Il filosofo Immanuel Kant ha cambiato il corso del pensiero umano introducendo un'importantissima distinzione: quella tra noumeno e fenomeno. Non possiamo mai entrare in contatto con una sedia per quel che è, ma per quel che viene generato dalla nostra mente sulla base degli input inviati dai nostri sensi colpiti dalla sedia. Una sedia vista da una farfalla o da un batterio è qualcosa di completamente diverso dalla sedia vista da noi, ma nessuna delle tre percezioni è sbagliata: semplicemente esse sono “fenomeni” ovvero: le versioni percepite della cosa. La cosa in sé è il “noumeno”, che è inconoscibile da qualsiasi essere, il quale può rapportarsi unicamente con dei fenomeni. Se questa conquista del pensiero ha gettato nello sconcerto la filosofia occidentale castrando per sempre la pretesa di giungere alla “verità”, alla “realtà” in sé stesse (per principio le cose in sé sono inconoscibili), essa, paradossalmente, ci ha liberati dal bisogno della realtà. Nulla di ciò che speriamo si può definire propriamente reale, ma tutto viene declassato a mero prodotto delle nostre menti con i dati provenienti dai nostri sensi, che mai può vantare i galloni di “vero”. Dunque tra il mondo reale e quelli virtuali questa differenza di principio, in effetti non esiste: entrambi NON sono il mondo dei noumeni.
Si può obbiettare:
“Te la cavi bene con la retorica, ma non mi convincerai a vivere in un mondo simulato.”

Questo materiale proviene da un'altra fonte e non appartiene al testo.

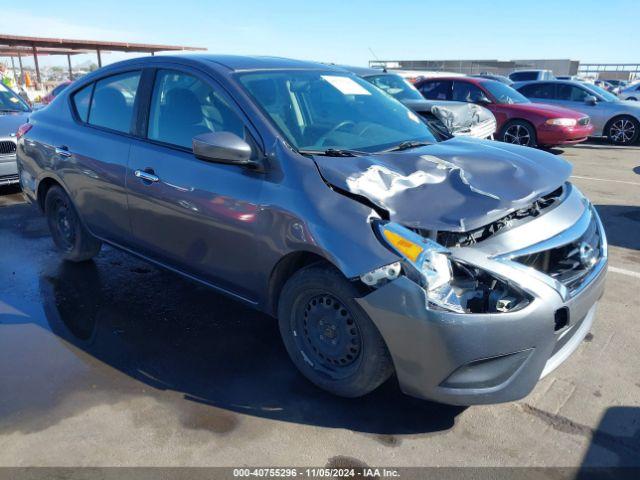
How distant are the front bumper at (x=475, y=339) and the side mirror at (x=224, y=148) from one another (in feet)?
3.47

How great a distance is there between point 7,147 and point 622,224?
7790mm

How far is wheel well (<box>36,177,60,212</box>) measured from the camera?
476cm

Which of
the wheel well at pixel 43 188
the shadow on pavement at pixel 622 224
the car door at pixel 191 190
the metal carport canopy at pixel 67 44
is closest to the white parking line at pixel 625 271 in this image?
the shadow on pavement at pixel 622 224

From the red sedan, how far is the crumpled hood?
8378mm

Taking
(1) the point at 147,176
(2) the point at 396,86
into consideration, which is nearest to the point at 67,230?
(1) the point at 147,176

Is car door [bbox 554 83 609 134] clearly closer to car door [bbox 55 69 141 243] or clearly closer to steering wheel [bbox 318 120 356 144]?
steering wheel [bbox 318 120 356 144]

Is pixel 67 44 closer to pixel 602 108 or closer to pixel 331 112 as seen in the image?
pixel 602 108

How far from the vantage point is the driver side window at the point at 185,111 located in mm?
3268

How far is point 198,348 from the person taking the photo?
347cm

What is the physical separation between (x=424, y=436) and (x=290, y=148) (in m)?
1.66

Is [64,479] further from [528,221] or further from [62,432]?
[528,221]

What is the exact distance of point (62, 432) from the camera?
2.69m

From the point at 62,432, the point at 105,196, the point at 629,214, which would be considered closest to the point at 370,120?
the point at 105,196

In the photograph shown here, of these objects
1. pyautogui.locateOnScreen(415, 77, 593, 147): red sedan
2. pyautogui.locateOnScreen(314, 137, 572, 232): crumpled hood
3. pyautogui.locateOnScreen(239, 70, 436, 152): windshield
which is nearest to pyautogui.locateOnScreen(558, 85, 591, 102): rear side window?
pyautogui.locateOnScreen(415, 77, 593, 147): red sedan
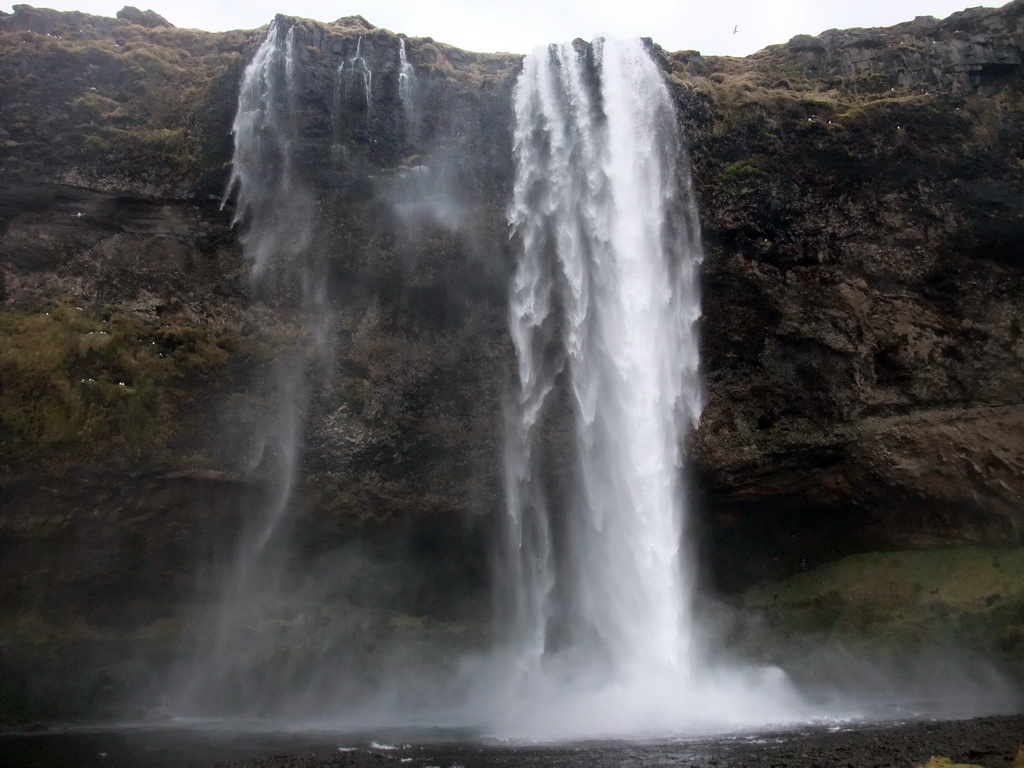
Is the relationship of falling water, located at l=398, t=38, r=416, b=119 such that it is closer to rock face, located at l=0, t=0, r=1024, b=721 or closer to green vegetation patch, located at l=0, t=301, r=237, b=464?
rock face, located at l=0, t=0, r=1024, b=721

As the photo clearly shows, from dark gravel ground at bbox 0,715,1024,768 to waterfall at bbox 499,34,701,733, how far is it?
4.89m

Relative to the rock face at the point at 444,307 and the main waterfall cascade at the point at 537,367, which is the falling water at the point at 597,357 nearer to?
the main waterfall cascade at the point at 537,367

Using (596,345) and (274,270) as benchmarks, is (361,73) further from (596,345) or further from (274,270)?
(596,345)

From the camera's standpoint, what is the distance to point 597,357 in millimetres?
19641

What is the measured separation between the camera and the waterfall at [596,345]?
19.1 m

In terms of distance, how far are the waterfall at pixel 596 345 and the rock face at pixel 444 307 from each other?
65 centimetres

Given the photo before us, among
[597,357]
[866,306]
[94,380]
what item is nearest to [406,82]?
[597,357]

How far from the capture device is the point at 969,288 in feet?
64.3

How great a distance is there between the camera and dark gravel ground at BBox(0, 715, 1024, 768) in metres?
12.2

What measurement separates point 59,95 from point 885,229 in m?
19.5

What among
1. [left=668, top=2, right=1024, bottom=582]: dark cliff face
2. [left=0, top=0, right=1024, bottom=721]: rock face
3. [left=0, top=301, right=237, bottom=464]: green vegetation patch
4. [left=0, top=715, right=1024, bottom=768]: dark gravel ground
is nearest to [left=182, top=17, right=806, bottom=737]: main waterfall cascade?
[left=0, top=0, right=1024, bottom=721]: rock face

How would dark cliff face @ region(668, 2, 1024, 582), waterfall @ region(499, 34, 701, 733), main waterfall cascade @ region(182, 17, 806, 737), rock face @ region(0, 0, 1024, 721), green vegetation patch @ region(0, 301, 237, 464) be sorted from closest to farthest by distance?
green vegetation patch @ region(0, 301, 237, 464), rock face @ region(0, 0, 1024, 721), main waterfall cascade @ region(182, 17, 806, 737), waterfall @ region(499, 34, 701, 733), dark cliff face @ region(668, 2, 1024, 582)

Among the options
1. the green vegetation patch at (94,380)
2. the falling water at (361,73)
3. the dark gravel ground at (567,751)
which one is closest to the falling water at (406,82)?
the falling water at (361,73)

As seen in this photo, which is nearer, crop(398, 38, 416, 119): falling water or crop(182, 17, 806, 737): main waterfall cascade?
crop(182, 17, 806, 737): main waterfall cascade
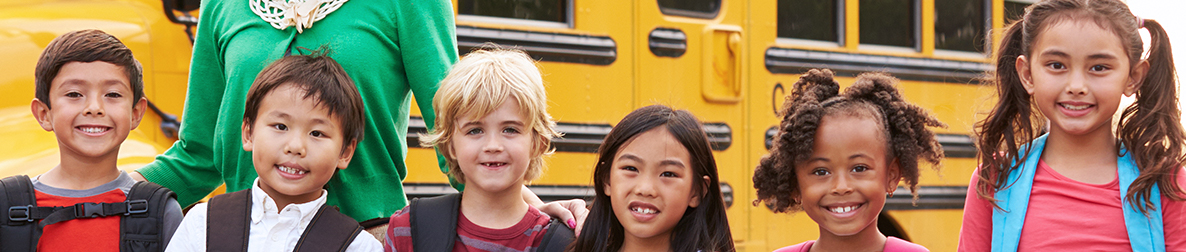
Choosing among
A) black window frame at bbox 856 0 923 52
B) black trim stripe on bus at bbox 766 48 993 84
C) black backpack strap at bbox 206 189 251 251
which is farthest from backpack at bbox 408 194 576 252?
black window frame at bbox 856 0 923 52

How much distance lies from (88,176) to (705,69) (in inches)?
57.5

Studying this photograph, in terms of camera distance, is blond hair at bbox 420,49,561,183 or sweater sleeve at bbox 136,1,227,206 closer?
blond hair at bbox 420,49,561,183

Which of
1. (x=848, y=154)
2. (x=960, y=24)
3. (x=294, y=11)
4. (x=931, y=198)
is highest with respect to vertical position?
(x=294, y=11)

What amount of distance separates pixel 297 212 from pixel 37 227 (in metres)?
0.33

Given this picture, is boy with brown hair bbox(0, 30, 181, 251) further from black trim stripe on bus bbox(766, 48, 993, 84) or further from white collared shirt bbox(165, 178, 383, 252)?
black trim stripe on bus bbox(766, 48, 993, 84)

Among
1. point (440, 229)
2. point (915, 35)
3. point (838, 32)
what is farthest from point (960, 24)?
point (440, 229)

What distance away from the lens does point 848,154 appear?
50.4 inches

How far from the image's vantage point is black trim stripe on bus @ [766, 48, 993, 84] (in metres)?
2.49

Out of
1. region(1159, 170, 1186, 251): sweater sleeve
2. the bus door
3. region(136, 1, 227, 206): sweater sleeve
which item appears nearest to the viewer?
region(1159, 170, 1186, 251): sweater sleeve

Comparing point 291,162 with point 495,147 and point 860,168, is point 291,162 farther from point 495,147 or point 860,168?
point 860,168

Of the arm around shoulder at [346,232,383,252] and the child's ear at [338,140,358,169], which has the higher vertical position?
the child's ear at [338,140,358,169]

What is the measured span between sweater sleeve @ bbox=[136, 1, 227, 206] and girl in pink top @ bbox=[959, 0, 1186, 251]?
3.81 feet

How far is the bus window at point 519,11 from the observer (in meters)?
2.05

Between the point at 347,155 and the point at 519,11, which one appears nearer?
the point at 347,155
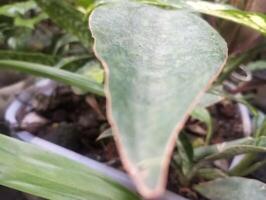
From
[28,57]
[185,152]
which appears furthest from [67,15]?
[185,152]

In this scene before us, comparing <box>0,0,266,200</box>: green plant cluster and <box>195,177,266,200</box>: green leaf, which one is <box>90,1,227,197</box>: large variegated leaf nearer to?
<box>0,0,266,200</box>: green plant cluster

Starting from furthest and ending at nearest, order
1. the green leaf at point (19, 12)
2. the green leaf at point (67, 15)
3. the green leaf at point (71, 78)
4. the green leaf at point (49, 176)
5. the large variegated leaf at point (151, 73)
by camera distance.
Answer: the green leaf at point (19, 12)
the green leaf at point (67, 15)
the green leaf at point (71, 78)
the green leaf at point (49, 176)
the large variegated leaf at point (151, 73)

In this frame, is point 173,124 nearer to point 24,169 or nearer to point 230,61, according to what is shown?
point 24,169

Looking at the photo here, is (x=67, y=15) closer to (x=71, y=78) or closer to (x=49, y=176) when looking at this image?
(x=71, y=78)

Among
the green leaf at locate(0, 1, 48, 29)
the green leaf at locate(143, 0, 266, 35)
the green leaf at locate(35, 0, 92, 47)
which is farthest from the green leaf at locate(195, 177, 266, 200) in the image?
the green leaf at locate(0, 1, 48, 29)

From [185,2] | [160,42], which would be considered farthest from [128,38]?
[185,2]

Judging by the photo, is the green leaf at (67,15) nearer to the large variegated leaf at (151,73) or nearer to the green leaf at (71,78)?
the green leaf at (71,78)

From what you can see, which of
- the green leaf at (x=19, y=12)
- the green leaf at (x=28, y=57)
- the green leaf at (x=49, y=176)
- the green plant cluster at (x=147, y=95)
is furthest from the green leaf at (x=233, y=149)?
the green leaf at (x=19, y=12)
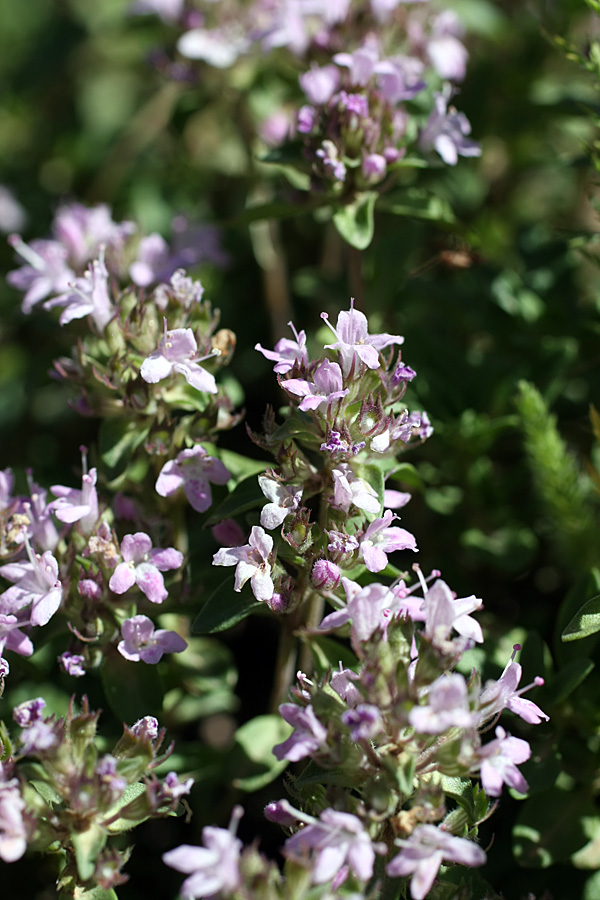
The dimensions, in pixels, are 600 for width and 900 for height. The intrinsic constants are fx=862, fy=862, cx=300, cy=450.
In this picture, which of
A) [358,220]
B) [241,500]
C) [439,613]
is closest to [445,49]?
[358,220]

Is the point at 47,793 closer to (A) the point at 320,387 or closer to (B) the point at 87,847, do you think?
(B) the point at 87,847

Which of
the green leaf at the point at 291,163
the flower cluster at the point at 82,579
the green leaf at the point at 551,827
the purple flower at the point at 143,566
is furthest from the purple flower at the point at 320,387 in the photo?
the green leaf at the point at 551,827

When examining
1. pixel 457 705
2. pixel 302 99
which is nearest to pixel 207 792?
pixel 457 705

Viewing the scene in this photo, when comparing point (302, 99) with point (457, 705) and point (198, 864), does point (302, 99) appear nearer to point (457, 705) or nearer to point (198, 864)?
point (457, 705)

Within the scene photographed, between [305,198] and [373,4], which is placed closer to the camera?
[305,198]

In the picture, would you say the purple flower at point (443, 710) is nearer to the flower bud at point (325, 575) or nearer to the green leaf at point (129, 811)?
the flower bud at point (325, 575)
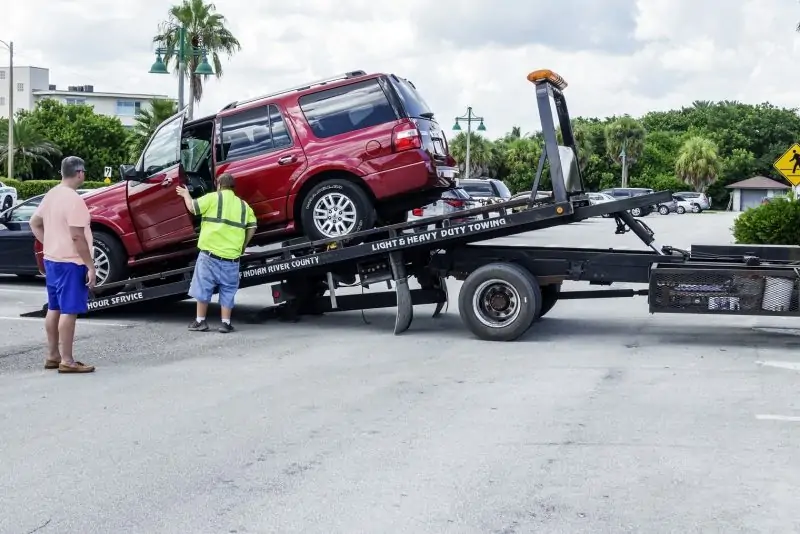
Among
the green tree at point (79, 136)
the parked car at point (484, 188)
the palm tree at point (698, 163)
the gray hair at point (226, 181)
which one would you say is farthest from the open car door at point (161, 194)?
the palm tree at point (698, 163)

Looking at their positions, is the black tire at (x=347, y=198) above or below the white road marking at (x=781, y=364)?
above

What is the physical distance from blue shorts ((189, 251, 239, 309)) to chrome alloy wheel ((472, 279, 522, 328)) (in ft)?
8.57

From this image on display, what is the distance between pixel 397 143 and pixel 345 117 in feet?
2.25

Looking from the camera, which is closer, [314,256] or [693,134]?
[314,256]

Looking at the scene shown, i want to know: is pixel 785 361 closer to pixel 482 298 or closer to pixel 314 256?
pixel 482 298

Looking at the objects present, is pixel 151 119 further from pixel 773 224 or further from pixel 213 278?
pixel 213 278

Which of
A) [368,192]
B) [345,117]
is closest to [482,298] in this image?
[368,192]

Probabilmente ci vivi già e non lo sai. Il filosofo svedese contemporaneo Nick Bostrom, attuale direttore del The Future of Humanity Institute presso l'Università di Oxford, sostiene con un'argomentazione difficilmente attaccabile che viviamo in un mondo virtuale generato digitalmente. La sua idea può enunciarsi come segue: quando una società giunge ad un certo livello di evoluzione tecnologica, ha la possibilità di creare artificial life estremamente ben fatta e realistica per simulare le proprie origini o per esperimenti di varia natura o semplicemente a scopo ludico. Una società del genere genererà talmente tanti universi virtuali, che il numero degli esseri simulati sarà così tanto superiore a quello di quelli reali, che la probabilità che tu che leggi sia uno di quelli “reali” è trascurabile, per approssimazione, nulla.
Il ragionamento è ferreo, ma lo stesso Bostrom contempla un caso (uno ed uno solo) in cui questo scenario non si verifica. Se esiste una sorta di regola implicita nello sviluppo delle società, per la quale una comunità si autodistrugge (con le guerre, l'inquinamento o altro) prima di essere arrivata alla capacità di generare universi virtuali, questa schiacciante sproporzione tra esseri fittizi ed esseri “reali” non si viene a creare. Chi scrive ritiene fortemente irrealistica questa seconda ipotesi, ma ovviamente potrebbe sempre essere vera. Questo scenario è estremamente deprimente e letteralmente getta una luce lugubre ed apocalittica sul progresso umano.
Per cui delle due l'una: o viviamo in un mondo simulato oppure in un mondo privo di domani e stiamo compiendo attività rigorosamente prive di scopo. Se viviamo in un universo fittizio, allora forse meglio entrare in una simulazione nella simulazione, ma che almeno abbiamo deciso noi e non un altro essere. Se, al contrario, sapessi di vivere in un mondo senza futuro, vorrei solo scappare da una realtà così disperata, rifugiandomi in un mondo virtuale.